The Ukrainian People Will Triumph

New York – by Dorie Klissas

In a dramatic instance of bravery, the women and children of Souli, Epirus, in northwestern Greece, jumped to their deaths from the mountain of Zalongo in 1803, rather than succumb to the rule of the Ottoman Turks. The story is that they danced hand in hand and sang, “Give me Freedom or Give me Death,” as they fell to their deaths.  The event was immortalized by a folk song called “Dance of Zalongo” and is a pivotal scene in the 2019 movie, Cliffs of Freedom which was directed by Van Ling. 

This mass suicide was one of the inspirations for Greece in the 1821 Greek War of Independence over the Ottoman Empire.  The brave women of Souli demonstrated the strong will of their countrymen who refused to accept domination by outsiders. 

Today, the women and men of Ukraine are demonstrating enormous bravery in fighting off invaders.
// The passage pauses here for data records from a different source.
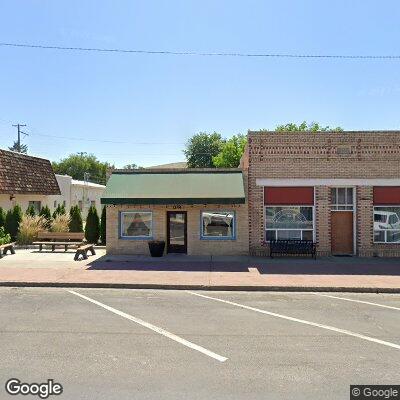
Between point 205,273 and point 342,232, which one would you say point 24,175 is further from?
point 342,232

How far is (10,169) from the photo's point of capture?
26344 millimetres

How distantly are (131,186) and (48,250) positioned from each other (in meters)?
6.09

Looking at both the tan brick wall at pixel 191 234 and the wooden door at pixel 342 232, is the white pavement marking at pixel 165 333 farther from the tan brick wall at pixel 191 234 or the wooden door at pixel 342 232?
the wooden door at pixel 342 232

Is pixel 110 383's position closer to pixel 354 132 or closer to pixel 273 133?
pixel 273 133

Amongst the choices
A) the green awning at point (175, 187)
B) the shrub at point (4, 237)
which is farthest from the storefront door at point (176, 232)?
the shrub at point (4, 237)

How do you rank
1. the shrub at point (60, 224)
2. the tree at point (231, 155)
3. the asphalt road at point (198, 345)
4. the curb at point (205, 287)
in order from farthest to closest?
1. the tree at point (231, 155)
2. the shrub at point (60, 224)
3. the curb at point (205, 287)
4. the asphalt road at point (198, 345)

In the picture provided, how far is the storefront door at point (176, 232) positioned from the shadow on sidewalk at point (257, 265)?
3.12 ft

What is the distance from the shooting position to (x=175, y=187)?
58.7 ft

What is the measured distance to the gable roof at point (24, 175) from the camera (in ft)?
83.9

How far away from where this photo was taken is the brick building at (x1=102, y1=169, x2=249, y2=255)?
17672 mm

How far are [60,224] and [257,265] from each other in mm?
12402

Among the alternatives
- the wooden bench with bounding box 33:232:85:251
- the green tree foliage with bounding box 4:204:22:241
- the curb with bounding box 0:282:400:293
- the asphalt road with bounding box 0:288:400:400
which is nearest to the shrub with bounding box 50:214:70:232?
the wooden bench with bounding box 33:232:85:251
A Ukrainian woman confronted a heavily armed Russian soldier and offered him sunflower seeds. “Take these seeds and put them in your pockets so at least sunflowers will grow when you all lie down here,” she defiantly told him. 

It should be no surprise that Ukrainians are putting up a valiant fight because people who are deeply connected to their land will not go easily.  One man stood in front of a Russian tank pushing against it to stop it from advancing.  When Russia attacked Snake Island in Ukraine’s territorial waters, a Russian officer warned, “This is a Russian military warship. I suggest you lay down your weapons and surrender to avoid bloodshed and needless casualties. Otherwise, you will be bombed.” A Ukrainian soldier communicated back with a four-letter expletive directed at the Russian ship. During the siege of Mariupol, Ukrainians defended their city block by block before it finally fell 70 days later to Russian forces. The Ukrainians will fight to the end, and if they do not succeed their ancestors will take up the fight. 
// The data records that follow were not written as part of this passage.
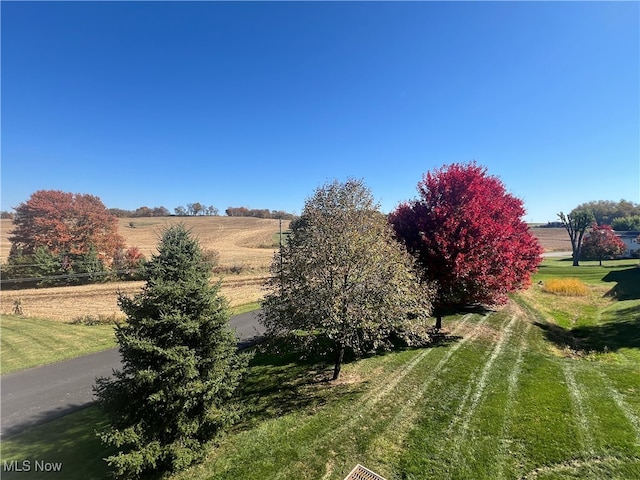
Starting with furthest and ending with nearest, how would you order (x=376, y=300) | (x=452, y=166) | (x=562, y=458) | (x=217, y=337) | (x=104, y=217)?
(x=104, y=217)
(x=452, y=166)
(x=376, y=300)
(x=217, y=337)
(x=562, y=458)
These stories have become rallying points for the country, as citizens and soldiers stand up to Russia.  “People are paying the ultimate sacrifice to defend their nation in the ultimate form of nationalism,” says Robert Person, Associate Professor of International Relations at the United States Military Academy in West Point, speaking in his own capacity. “They are also inspiring others to resist the Russians as well.” 

Power-hungry despots like Putin try to expand their dominance and build, or rebuild empires.  Citing the classic book Leviathan, which Thomas Hobbes wrote during the English Civil War of the 17th century, Dr. Person says that the three causes of war are fear, glory, and competition. “In Russia’s case, the world view that guided its strategy has been fear and insecurity.  As Ukraine became more rebellious against Russia, Putin was determined to take control of his post-Soviet sphere of influence through expansion.”

But as long as the human soul yearns for control over one’s homeland, invaders, like the Russians, will face resistance. Putin miscalculated when he thought the Ukrainian people would welcome the invaders with open arms. His imperial arrogance blinded him to the fact that Ukrainians feel distinct and different from Russia.  The invasion has unified the country and solidified the nationalistic spirit of the Ukrainian people. 

The Ottoman Empire controlled Greece for nearly four centuries, from 1453, with the fall of Constantinople, until the 1821 Greek War of Independence, but the Greek desire for independence never died.  Just as the Greeks eventually defeated the Turks, Russia will never be entirely triumphant over Ukraine.